- DOCUMENT SEGMENT
*-*-*
Is Beyond Meat Beyond Saving? Fake Meat Company Stock Down 90% From 2020 Peak

In its latest earnings report, plant-based meat producer Beyond Meat report sales are imploding. Wyoming beef producers say they’re not surprised people prefer real meat.

August 10, 20235 min read

Beyond Meat burgers cook in a pan.
Beyond Meat burgers cook in a pan. (Getty Images)

It turns out that people prefer the taste of a juicy all-meat burger over something pretending to be one. 

Beyond Meat, the California-based maker of plant-based meat that exploded when it hit the market a few years ago, reported a 30% decrease in net revenues during the second quarter of the fiscal year over last year’s second quarter. 

The food company has seen its stock price fall more than 90% from its 2020 peak, and last fall it laid off about 20% of its employees. 

Celebrity Investment

The brand was founded in 2009 with the goal of combating climate change from livestock production. Over the years, the brand has drawn a lot of celebrity investors, including actor Leonardo DiCaprio, rapper Snoop Dogg and NFL receiver DeAndre Hopkins. 

The company also received early support from Bill Gates, who has funded a number of other interesting ventures aimed at reducing emissions from livestock production. 

While it enjoyed some initial hype, the latest earnings report suggest a waning interest in meat alternatives. 

The company cited softer demand in the plant-based meat category. High inflation, rising interest rates and worries over a possible recession, according to the company, are possible reasons people are passing on the higher-priced food product. 

Alternative Proteins 

Rancher Mark Eisele, whose family runs the historic King Ranch Co. near Cheyenne, told Cowboy State Daily he won’t call it alternative meat, since it’s not meat. He calls it alternative proteins. 

“I’m not terribly surprised by the lack of a market for the alternative,” Eisele said. 

He said all the celebrity endorsements don’t change the fact that the food didn’t appeal to people the way real beefdoes.

“When people try it, I think they’re a little disappointed in the feel and in the texture,” Eisele said. 

Brett Moline, spokesperson for the Wyoming Farm Bureau, told Cowboy State Daily he’s not surprised the hype wasn’t sustained. 

“I think a lot of people try new products just to try them,” Moline said.”I know several people that tried them, and they said, ‘I’m glad I tried it because I never want to eat that crap again.’”

Ingredients 

The ingredients also turn people off, Eisele said.
*-*-*
(Saved data entries)

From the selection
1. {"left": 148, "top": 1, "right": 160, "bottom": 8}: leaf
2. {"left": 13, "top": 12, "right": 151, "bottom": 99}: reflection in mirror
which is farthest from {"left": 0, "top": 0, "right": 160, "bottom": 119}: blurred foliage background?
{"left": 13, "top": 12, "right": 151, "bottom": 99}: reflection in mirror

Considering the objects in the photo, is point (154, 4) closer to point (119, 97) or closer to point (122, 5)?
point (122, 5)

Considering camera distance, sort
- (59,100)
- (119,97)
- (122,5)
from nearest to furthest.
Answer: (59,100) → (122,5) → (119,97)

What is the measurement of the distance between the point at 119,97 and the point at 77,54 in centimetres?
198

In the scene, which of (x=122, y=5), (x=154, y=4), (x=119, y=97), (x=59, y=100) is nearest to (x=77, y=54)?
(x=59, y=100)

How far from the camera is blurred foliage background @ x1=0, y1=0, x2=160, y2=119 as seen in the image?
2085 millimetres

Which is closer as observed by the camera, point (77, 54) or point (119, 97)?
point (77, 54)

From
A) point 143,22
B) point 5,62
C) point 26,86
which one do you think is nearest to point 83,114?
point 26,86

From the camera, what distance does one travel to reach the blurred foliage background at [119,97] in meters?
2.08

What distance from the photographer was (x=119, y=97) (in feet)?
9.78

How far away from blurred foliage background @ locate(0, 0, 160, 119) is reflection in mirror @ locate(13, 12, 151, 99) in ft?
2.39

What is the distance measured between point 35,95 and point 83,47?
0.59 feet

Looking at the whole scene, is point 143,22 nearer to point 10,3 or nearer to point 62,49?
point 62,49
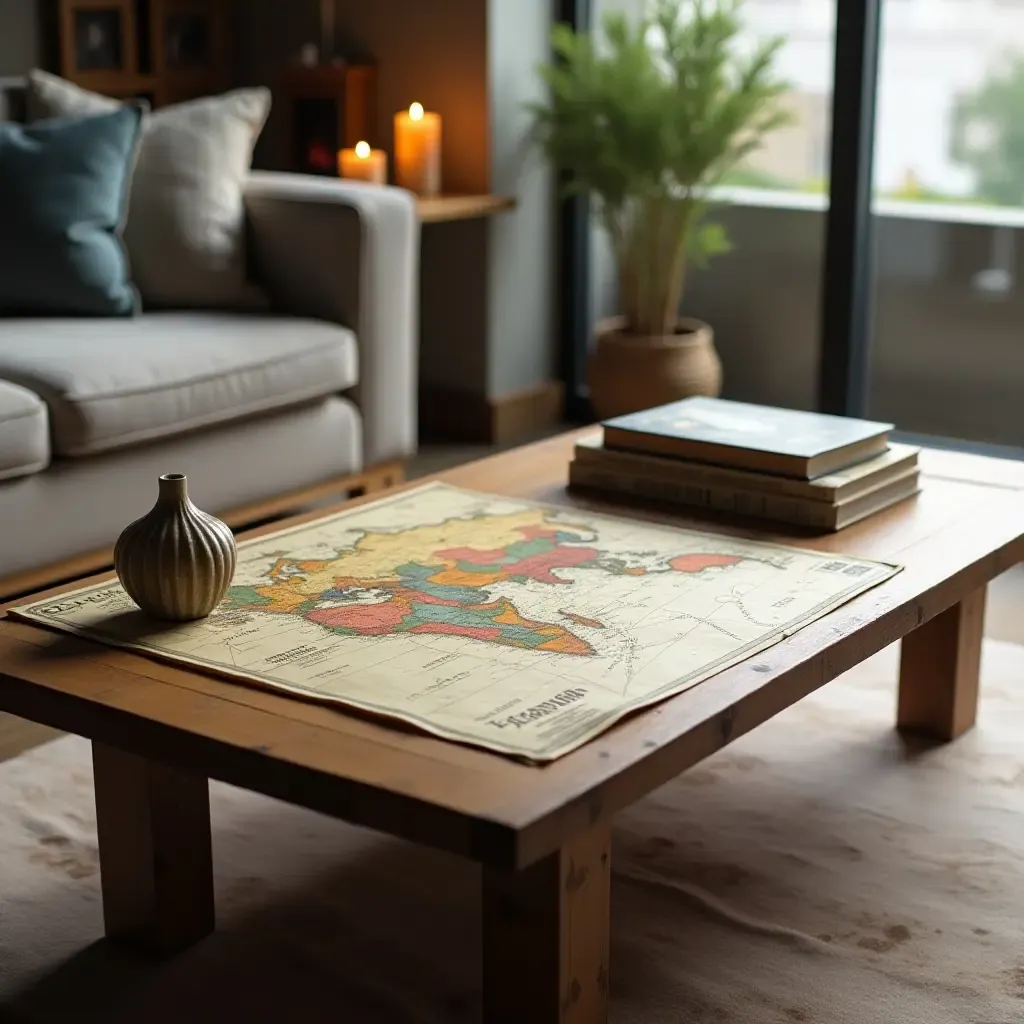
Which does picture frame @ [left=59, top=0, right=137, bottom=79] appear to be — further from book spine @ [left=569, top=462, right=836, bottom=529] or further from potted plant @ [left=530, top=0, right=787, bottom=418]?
book spine @ [left=569, top=462, right=836, bottom=529]

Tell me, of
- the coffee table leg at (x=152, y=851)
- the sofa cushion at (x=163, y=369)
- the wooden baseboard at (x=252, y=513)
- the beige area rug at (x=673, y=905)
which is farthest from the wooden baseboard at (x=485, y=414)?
the coffee table leg at (x=152, y=851)

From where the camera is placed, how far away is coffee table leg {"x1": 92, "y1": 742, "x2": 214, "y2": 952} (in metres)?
1.70

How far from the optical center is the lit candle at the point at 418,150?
3.84 metres

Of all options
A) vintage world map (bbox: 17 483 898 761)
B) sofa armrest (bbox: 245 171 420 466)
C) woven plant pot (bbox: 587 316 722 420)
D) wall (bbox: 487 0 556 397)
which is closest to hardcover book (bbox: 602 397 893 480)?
vintage world map (bbox: 17 483 898 761)

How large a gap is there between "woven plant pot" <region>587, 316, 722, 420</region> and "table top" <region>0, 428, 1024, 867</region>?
1915 mm

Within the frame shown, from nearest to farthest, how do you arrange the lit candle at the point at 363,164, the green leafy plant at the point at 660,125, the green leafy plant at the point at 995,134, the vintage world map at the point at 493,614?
the vintage world map at the point at 493,614, the green leafy plant at the point at 995,134, the green leafy plant at the point at 660,125, the lit candle at the point at 363,164

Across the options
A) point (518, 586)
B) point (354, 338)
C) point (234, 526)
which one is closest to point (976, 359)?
point (354, 338)

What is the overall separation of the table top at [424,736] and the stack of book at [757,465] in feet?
0.63

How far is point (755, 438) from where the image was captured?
7.09 feet

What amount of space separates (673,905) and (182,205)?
1864 mm

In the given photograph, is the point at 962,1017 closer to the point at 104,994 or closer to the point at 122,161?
the point at 104,994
*-*-*
- REQUIREMENT A
In the Beyond Meat article, shorten the paragraph beginning "The company cited softer demand" into a brief list that keeps its main facts.
- REQUIREMENT B
Repeat word for word the part of the Beyond Meat article that opens with the words containing "Rancher Mark Eisele, whose" and closes with "it alternative proteins.".

- WRITTEN RESPONSE A
- The company cited softer demand in the plant-based meat category.
- It named possible reasons people are passing on the higher-priced product:
  - high inflation
  - rising interest rates
  - worries over a possible recession

- WRITTEN RESPONSE B
Rancher Mark Eisele, whose family runs the historic King Ranch Co. near Cheyenne, told Cowboy State Daily he won’t call it alternative meat, since it’s not meat. He calls it alternative proteins.